In those early days, Patterson was intent on finding out whether Koko
could learn American Sign Language, a complex
set of gestures pioneered by the deaf. Patterson would patiently make
the sign for "drink," for instance, then help Koko's hand
form the word. The gorilla proved an able pupil. Within weeks, Koko
was surprising observers by using the signs for "eat," "drink,"
and "more." Her vocabulary quickly grew to dozens of signs
-- some customized into a dialect Patterson dubbed Gorilla Sign Language.
Soon, news of the "talking gorilla" was making worldwide headlines.
Koko was more than a media curiosity. She was a living challenge to
the conventional stereotype that gorillas were slow, stupid apes ambling
through the forests. In her kind, soulful eyes, millions of people saw wisdom and intelligence. For the first time, they considered
just how similar they were to this surprisingly charismatic creature,
one of humankind's closest relatives on Earth.
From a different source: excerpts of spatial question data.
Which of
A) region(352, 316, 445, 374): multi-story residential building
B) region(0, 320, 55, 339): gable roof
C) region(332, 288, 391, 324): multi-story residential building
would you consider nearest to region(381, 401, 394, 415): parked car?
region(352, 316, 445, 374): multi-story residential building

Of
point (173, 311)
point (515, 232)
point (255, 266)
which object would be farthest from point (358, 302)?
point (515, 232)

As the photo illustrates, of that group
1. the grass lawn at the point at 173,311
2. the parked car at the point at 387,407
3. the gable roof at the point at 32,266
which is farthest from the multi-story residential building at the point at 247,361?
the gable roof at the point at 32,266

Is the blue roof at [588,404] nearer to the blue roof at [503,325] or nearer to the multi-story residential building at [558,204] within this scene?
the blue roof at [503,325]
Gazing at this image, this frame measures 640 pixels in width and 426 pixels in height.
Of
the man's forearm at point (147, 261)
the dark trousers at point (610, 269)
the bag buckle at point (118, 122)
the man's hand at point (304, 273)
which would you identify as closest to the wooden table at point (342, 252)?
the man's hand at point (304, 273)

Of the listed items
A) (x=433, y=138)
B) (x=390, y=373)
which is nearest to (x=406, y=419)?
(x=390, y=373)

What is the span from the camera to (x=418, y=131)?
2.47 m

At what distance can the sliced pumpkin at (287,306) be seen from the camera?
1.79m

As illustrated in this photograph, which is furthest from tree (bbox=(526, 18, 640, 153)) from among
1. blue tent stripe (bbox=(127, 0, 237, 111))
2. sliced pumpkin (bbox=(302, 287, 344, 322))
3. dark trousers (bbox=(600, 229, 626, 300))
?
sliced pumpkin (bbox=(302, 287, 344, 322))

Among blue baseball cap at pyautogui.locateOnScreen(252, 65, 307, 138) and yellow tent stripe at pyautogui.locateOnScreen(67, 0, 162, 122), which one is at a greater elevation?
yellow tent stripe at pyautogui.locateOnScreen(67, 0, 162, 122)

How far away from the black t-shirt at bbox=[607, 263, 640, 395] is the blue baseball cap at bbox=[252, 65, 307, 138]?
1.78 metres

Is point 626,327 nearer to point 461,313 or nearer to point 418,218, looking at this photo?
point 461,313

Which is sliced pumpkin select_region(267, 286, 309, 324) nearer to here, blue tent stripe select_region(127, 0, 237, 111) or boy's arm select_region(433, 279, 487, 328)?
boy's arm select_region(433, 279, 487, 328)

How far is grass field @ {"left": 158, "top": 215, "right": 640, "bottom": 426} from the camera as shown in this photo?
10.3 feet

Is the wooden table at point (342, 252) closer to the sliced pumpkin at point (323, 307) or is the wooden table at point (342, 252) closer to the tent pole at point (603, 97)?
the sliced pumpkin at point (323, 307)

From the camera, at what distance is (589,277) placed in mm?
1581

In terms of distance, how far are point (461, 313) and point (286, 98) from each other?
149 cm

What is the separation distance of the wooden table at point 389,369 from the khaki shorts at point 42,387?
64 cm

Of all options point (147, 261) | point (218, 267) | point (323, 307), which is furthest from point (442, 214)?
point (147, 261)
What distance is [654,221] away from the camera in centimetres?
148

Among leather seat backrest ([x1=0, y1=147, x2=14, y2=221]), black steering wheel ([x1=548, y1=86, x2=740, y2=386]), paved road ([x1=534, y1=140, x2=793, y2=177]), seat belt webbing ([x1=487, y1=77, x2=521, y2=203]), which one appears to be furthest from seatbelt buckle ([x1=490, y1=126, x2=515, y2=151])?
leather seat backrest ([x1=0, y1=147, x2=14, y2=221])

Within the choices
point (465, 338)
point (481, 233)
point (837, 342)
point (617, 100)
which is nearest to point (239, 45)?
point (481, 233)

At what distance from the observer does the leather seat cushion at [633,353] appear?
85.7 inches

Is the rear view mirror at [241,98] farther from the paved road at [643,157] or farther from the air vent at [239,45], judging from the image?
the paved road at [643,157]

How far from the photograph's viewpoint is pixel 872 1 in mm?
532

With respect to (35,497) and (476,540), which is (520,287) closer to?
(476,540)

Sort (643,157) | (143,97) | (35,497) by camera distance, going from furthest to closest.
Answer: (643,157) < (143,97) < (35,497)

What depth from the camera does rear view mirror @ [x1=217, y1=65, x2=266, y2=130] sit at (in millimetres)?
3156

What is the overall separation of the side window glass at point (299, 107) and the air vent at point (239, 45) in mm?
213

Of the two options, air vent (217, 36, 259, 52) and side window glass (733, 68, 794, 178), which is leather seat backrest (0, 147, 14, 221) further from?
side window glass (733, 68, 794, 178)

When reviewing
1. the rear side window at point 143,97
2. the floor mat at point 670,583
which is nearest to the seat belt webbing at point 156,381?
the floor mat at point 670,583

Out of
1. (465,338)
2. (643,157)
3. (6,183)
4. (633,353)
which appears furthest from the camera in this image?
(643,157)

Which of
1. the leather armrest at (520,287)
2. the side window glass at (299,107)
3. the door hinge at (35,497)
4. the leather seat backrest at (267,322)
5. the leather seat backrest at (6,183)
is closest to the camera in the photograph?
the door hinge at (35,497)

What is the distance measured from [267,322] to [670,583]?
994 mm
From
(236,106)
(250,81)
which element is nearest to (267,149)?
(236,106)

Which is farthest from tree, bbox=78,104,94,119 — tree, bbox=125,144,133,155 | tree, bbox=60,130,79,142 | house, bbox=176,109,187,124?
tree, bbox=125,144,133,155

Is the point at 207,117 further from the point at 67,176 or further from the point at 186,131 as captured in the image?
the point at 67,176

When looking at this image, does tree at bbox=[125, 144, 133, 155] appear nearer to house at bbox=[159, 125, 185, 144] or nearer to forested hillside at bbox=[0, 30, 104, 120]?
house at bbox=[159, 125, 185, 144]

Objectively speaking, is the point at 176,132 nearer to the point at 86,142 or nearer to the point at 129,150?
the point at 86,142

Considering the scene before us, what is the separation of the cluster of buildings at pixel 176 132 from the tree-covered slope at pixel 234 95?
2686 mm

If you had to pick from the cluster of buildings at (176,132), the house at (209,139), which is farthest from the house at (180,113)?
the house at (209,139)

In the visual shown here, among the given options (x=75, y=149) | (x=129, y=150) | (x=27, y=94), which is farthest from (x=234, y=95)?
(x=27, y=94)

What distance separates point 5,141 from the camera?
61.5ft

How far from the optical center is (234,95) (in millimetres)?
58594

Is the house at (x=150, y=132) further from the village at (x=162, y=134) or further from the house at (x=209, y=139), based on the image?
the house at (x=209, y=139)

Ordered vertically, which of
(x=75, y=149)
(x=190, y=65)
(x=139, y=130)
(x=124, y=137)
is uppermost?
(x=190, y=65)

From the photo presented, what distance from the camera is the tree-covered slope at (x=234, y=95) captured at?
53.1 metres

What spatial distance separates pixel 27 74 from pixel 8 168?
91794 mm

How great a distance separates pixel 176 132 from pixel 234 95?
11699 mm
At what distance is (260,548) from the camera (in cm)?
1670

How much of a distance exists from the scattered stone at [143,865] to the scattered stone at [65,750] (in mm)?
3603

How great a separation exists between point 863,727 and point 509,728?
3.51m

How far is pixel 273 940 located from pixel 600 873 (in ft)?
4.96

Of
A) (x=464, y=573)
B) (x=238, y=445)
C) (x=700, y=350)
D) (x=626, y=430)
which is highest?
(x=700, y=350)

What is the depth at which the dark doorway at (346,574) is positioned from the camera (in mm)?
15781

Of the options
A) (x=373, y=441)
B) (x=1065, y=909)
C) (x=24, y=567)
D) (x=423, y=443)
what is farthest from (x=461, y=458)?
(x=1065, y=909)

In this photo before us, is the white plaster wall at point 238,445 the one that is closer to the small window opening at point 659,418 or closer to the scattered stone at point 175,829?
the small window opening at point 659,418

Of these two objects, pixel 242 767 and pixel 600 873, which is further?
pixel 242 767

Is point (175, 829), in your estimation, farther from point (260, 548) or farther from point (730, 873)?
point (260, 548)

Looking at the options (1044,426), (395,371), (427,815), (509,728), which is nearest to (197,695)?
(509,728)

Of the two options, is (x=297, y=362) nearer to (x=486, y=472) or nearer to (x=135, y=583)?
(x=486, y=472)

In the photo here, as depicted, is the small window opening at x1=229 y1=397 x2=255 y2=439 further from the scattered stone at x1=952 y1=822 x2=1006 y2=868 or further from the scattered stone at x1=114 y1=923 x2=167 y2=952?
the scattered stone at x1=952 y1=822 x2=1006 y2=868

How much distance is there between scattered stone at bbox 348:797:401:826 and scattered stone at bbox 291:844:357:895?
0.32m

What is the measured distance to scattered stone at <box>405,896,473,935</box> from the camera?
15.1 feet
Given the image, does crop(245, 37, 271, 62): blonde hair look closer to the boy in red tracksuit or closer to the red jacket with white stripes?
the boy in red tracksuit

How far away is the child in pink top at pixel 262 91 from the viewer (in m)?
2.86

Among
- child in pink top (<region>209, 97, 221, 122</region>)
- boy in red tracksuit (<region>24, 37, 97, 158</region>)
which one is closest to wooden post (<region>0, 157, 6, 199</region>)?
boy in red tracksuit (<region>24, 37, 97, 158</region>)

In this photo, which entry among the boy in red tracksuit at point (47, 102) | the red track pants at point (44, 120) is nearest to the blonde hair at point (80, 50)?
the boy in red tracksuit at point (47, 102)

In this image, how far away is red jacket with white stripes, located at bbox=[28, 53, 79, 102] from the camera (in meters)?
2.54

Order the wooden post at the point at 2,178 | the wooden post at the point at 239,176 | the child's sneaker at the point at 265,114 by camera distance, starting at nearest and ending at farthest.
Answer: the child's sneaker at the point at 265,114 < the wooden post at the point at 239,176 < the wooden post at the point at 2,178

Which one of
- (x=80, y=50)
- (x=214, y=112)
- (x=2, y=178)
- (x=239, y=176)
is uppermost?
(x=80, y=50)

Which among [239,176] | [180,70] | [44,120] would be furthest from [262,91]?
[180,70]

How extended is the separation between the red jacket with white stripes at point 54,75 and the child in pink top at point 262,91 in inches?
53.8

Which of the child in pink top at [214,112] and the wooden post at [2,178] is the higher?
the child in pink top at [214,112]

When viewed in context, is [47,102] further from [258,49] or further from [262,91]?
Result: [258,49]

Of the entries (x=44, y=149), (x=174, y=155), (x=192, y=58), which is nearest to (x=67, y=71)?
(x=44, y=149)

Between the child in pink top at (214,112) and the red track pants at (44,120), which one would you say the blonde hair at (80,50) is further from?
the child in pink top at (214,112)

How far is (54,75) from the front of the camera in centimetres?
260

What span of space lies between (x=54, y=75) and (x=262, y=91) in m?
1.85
While some skeptics question the extent of Koko's abilities to communicate
with humans, Patterson's work has done much to dispel the idea that
gorillas lack intelligence or personality. "Koko's popularity changed
everything," recalls one researcher who has studied the apes for
decades. "She put a friendly face on an animal that had for too
long attracted fear, loathing, and disrespect -- and helped build public
support for protecting endangered wild gorillas."